§ **Your task**
Where does the string "hedgehog" occur in the entries below? Copy every line where it does.

(Saved data entries)
========================================

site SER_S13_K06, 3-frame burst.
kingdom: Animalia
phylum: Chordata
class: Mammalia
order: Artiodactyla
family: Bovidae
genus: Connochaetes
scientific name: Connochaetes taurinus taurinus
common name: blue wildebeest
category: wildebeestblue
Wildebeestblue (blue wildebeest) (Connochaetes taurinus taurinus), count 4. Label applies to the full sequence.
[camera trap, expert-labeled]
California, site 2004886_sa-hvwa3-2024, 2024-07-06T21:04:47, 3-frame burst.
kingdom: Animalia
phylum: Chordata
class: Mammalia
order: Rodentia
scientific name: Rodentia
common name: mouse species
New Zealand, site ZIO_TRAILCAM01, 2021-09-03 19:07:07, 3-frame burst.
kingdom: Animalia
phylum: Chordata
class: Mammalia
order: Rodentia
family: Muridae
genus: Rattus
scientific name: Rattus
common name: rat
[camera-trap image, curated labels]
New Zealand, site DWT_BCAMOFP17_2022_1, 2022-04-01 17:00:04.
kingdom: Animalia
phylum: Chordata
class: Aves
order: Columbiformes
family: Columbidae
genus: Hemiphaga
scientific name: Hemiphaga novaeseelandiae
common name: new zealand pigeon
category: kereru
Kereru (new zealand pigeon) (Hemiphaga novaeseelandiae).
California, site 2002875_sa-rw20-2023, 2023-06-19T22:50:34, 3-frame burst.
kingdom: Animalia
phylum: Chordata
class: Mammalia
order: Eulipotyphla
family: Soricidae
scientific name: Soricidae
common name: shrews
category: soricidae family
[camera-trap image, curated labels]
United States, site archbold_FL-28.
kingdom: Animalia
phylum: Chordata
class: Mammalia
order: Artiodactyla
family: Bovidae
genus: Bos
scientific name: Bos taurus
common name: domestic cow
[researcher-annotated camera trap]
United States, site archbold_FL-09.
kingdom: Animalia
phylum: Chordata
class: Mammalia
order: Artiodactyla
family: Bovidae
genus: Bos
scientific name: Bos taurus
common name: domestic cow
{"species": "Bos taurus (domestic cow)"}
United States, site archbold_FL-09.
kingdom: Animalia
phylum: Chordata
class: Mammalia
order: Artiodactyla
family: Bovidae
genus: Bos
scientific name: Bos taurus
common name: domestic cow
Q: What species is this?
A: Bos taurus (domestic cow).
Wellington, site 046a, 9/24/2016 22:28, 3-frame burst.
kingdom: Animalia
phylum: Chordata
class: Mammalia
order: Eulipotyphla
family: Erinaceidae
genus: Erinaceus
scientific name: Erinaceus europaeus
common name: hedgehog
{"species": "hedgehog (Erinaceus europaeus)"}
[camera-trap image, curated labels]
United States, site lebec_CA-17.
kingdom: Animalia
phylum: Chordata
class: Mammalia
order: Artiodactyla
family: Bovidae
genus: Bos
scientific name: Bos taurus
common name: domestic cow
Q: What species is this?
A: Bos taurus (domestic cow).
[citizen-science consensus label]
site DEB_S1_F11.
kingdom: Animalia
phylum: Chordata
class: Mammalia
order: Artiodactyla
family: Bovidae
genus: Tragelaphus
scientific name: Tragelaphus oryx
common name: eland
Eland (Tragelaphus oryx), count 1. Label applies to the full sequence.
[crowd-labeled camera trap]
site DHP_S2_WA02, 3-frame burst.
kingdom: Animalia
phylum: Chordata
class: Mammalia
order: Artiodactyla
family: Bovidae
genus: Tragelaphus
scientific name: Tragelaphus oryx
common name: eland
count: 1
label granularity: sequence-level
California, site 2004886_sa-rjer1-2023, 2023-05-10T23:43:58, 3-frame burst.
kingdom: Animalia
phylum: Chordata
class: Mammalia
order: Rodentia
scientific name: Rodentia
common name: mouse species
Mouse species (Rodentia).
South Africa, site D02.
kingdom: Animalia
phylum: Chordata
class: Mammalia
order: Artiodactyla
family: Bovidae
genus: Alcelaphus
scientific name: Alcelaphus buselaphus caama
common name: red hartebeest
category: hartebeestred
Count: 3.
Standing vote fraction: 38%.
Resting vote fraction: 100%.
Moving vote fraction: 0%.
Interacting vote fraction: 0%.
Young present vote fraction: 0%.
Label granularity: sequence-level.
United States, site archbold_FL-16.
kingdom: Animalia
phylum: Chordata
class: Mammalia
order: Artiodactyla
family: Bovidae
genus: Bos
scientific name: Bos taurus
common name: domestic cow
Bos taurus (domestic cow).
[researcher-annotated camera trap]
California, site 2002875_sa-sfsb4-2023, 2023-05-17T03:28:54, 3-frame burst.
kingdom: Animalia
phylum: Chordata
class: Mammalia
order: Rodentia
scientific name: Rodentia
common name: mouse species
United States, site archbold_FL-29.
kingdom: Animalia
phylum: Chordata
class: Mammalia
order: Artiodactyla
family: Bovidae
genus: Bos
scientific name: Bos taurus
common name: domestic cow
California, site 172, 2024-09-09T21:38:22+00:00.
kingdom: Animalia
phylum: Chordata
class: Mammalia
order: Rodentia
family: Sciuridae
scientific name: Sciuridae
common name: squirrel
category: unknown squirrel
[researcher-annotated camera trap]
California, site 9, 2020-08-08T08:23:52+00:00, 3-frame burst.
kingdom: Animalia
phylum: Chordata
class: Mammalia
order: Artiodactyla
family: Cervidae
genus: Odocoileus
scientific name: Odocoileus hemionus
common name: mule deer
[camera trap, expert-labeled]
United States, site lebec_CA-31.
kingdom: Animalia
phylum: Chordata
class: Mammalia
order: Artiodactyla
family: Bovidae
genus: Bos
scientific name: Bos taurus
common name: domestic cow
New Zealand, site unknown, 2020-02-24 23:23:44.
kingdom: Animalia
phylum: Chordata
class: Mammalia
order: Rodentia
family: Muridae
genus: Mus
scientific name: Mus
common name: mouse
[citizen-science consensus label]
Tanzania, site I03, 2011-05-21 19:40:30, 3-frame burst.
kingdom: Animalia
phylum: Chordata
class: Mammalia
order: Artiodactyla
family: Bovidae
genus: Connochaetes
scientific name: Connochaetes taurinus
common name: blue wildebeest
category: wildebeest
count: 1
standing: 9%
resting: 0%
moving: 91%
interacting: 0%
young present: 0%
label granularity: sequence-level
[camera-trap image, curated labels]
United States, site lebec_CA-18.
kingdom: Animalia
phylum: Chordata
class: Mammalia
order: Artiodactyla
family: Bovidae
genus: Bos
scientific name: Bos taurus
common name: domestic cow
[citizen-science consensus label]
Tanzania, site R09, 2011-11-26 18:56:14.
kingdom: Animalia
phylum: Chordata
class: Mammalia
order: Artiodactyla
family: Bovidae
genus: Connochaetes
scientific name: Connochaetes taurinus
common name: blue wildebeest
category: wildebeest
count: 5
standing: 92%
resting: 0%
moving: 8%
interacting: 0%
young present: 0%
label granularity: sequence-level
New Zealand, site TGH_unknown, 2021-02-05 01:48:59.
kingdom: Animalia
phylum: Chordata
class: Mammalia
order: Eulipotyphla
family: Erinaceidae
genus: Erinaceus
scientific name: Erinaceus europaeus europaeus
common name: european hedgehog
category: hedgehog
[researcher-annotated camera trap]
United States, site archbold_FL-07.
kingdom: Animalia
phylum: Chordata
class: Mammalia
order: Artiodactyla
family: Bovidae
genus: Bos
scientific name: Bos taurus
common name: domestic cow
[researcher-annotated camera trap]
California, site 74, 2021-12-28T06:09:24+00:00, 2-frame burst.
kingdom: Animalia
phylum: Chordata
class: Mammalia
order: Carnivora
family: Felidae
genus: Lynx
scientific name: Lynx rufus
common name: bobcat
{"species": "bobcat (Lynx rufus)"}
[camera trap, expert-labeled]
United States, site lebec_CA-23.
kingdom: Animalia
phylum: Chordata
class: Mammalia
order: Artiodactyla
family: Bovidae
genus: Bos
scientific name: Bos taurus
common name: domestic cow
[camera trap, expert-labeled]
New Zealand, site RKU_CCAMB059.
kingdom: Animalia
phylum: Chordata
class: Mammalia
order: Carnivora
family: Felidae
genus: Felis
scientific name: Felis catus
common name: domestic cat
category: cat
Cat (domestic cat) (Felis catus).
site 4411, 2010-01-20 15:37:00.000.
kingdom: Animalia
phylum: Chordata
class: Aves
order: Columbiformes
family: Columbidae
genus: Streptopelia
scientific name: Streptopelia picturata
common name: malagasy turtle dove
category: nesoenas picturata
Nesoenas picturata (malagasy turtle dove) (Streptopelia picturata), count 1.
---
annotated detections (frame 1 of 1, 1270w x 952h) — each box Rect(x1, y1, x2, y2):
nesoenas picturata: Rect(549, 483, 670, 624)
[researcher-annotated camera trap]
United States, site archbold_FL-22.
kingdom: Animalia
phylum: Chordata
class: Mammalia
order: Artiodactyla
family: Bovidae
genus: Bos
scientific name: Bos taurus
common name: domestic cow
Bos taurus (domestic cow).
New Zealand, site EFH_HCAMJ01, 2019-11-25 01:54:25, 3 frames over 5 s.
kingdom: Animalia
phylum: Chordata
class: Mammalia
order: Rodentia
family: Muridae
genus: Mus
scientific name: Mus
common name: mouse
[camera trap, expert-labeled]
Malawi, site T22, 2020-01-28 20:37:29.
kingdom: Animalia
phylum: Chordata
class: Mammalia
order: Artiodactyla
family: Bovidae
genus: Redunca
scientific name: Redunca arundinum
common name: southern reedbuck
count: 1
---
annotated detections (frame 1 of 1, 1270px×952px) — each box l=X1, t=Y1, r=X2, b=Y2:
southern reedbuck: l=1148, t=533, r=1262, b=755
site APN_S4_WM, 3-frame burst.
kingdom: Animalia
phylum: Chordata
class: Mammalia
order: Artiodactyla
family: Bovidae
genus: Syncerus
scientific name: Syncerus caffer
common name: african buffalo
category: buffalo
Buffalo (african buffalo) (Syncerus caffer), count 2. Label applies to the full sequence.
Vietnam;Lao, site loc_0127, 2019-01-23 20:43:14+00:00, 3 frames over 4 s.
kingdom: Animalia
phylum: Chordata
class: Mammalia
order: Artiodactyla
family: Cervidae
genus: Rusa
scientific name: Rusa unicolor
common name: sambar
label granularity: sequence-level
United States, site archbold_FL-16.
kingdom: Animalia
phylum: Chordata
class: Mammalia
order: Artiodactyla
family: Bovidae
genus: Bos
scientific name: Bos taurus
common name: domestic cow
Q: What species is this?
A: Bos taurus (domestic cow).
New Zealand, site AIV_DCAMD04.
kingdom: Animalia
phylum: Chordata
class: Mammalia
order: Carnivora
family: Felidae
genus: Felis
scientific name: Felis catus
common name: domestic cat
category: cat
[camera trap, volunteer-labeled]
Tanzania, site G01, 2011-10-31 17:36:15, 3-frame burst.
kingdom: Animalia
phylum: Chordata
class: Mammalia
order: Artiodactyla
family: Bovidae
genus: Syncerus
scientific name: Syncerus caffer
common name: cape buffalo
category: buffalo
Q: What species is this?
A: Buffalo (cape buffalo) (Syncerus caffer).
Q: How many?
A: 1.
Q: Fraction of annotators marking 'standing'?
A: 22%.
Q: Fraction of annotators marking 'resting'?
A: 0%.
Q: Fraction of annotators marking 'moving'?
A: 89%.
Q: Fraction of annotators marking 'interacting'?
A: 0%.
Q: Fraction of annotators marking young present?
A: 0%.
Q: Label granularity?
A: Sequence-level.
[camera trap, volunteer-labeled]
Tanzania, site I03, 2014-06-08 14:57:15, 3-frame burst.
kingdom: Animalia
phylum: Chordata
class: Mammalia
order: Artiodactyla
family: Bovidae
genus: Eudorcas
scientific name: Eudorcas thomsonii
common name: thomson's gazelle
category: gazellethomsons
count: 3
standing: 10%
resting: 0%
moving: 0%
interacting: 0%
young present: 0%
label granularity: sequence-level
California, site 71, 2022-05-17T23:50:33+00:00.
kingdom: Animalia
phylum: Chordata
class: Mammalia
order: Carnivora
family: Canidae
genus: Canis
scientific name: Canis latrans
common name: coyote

========================================

§ **Final answer**
common name: hedgehog
{"species": "hedgehog (Erinaceus europaeus)"}
common name: european hedgehog
category: hedgehog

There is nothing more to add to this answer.